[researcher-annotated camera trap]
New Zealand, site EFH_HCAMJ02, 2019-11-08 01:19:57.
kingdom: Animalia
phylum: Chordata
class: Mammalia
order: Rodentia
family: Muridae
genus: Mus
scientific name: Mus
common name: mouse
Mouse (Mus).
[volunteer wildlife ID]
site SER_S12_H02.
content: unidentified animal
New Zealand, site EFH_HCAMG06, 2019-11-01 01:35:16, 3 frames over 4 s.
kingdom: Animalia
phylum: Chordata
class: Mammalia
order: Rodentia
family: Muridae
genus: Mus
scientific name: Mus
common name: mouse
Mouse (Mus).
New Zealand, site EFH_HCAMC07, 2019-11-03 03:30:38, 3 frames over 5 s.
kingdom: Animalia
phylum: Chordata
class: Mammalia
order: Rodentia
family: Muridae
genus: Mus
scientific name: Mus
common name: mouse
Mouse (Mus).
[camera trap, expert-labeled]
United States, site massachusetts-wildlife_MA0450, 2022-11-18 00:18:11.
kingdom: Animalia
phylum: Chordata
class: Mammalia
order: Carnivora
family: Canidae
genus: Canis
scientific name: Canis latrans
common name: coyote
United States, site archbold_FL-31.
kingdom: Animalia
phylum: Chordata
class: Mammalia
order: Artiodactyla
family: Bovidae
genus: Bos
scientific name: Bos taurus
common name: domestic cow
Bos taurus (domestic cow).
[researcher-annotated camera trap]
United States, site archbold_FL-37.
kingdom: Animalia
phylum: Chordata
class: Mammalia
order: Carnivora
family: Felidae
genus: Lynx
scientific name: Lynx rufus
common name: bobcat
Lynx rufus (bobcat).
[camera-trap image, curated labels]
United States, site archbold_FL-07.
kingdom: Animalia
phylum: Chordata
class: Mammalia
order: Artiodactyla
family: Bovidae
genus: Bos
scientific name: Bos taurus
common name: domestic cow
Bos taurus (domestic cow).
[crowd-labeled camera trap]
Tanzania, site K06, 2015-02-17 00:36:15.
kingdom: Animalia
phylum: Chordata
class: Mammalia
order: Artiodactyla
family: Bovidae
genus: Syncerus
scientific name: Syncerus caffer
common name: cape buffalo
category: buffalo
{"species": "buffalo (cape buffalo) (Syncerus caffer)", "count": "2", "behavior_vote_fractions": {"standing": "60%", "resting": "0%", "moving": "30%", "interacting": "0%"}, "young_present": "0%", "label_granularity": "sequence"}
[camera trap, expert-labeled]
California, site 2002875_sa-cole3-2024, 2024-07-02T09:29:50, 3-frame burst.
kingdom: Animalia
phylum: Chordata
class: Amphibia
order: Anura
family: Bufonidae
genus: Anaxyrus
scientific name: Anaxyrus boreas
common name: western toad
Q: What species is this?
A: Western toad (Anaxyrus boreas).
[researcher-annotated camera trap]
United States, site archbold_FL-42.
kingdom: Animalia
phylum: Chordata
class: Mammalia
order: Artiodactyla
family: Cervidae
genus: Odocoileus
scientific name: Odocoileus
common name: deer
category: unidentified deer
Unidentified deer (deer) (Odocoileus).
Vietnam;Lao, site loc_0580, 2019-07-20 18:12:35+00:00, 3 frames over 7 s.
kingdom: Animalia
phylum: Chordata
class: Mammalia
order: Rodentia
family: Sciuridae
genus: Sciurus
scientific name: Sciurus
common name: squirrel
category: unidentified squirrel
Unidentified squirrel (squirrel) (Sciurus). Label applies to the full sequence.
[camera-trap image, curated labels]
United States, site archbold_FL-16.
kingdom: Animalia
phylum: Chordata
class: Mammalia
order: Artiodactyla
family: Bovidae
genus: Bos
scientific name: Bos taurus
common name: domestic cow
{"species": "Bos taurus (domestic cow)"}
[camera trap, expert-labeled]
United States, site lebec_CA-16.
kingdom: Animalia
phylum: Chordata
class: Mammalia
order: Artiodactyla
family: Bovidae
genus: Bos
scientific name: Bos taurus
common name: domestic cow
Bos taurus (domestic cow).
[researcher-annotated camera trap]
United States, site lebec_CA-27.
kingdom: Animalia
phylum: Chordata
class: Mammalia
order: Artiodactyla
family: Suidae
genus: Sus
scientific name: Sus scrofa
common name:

THE TASK - What you return should match every line above exactly.

FINAL ANSWER -
[researcher-annotated camera trap]
New Zealand, site EFH_HCAMJ02, 2019-11-08 01:19:57.
kingdom: Animalia
phylum: Chordata
class: Mammalia
order: Rodentia
family: Muridae
genus: Mus
scientific name: Mus
common name: mouse
Mouse (Mus).
[volunteer wildlife ID]
site SER_S12_H02.
content: unidentified animal
New Zealand, site EFH_HCAMG06, 2019-11-01 01:35:16, 3 frames over 4 s.
kingdom: Animalia
phylum: Chordata
class: Mammalia
order: Rodentia
family: Muridae
genus: Mus
scientific name: Mus
common name: mouse
Mouse (Mus).
New Zealand, site EFH_HCAMC07, 2019-11-03 03:30:38, 3 frames over 5 s.
kingdom: Animalia
phylum: Chordata
class: Mammalia
order: Rodentia
family: Muridae
genus: Mus
scientific name: Mus
common name: mouse
Mouse (Mus).
[camera trap, expert-labeled]
United States, site massachusetts-wildlife_MA0450, 2022-11-18 00:18:11.
kingdom: Animalia
phylum: Chordata
class: Mammalia
order: Carnivora
family: Canidae
genus: Canis
scientific name: Canis latrans
common name: coyote
United States, site archbold_FL-31.
kingdom: Animalia
phylum: Chordata
class: Mammalia
order: Artiodactyla
family: Bovidae
genus: Bos
scientific name: Bos taurus
common name: domestic cow
Bos taurus (domestic cow).
[researcher-annotated camera trap]
United States, site archbold_FL-37.
kingdom: Animalia
phylum: Chordata
class: Mammalia
order: Carnivora
family: Felidae
genus: Lynx
scientific name: Lynx rufus
common name: bobcat
Lynx rufus (bobcat).
[camera-trap image, curated labels]
United States, site archbold_FL-07.
kingdom: Animalia
phylum: Chordata
class: Mammalia
order: Artiodactyla
family: Bovidae
genus: Bos
scientific name: Bos taurus
common name: domestic cow
Bos taurus (domestic cow).
[crowd-labeled camera trap]
Tanzania, site K06, 2015-02-17 00:36:15.
kingdom: Animalia
phylum: Chordata
class: Mammalia
order: Artiodactyla
family: Bovidae
genus: Syncerus
scientific name: Syncerus caffer
common name: cape buffalo
category: buffalo
{"species": "buffalo (cape buffalo) (Syncerus caffer)", "count": "2", "behavior_vote_fractions": {"standing": "60%", "resting": "0%", "moving": "30%", "interacting": "0%"}, "young_present": "0%", "label_granularity": "sequence"}
[camera trap, expert-labeled]
California, site 2002875_sa-cole3-2024, 2024-07-02T09:29:50, 3-frame burst.
kingdom: Animalia
phylum: Chordata
class: Amphibia
order: Anura
family: Bufonidae
genus: Anaxyrus
scientific name: Anaxyrus boreas
common name: western toad
Q: What species is this?
A: Western toad (Anaxyrus boreas).
[researcher-annotated camera trap]
United States, site archbold_FL-42.
kingdom: Animalia
phylum: Chordata
class: Mammalia
order: Artiodactyla
family: Cervidae
genus: Odocoileus
scientific name: Odocoileus
common name: deer
category: unidentified deer
Unidentified deer (deer) (Odocoileus).
Vietnam;Lao, site loc_0580, 2019-07-20 18:12:35+00:00, 3 frames over 7 s.
kingdom: Animalia
phylum: Chordata
class: Mammalia
order: Rodentia
family: Sciuridae
genus: Sciurus
scientific name: Sciurus
common name: squirrel
category: unidentified squirrel
Unidentified squirrel (squirrel) (Sciurus). Label applies to the full sequence.
[camera-trap image, curated labels]
United States, site archbold_FL-16.
kingdom: Animalia
phylum: Chordata
class: Mammalia
order: Artiodactyla
family: Bovidae
genus: Bos
scientific name: Bos taurus
common name: domestic cow
{"species": "Bos taurus (domestic cow)"}
[camera trap, expert-labeled]
United States, site lebec_CA-16.
kingdom: Animalia
phylum: Chordata
class: Mammalia
order: Artiodactyla
family: Bovidae
genus: Bos
scientific name: Bos taurus
common name: domestic cow
Bos taurus (domestic cow).
[researcher-annotated camera trap]
United States, site lebec_CA-27.
kingdom: Animalia
phylum: Chordata
class: Mammalia
order: Artiodactyla
family: Suidae
genus: Sus
scientific name: Sus scrofa
common name:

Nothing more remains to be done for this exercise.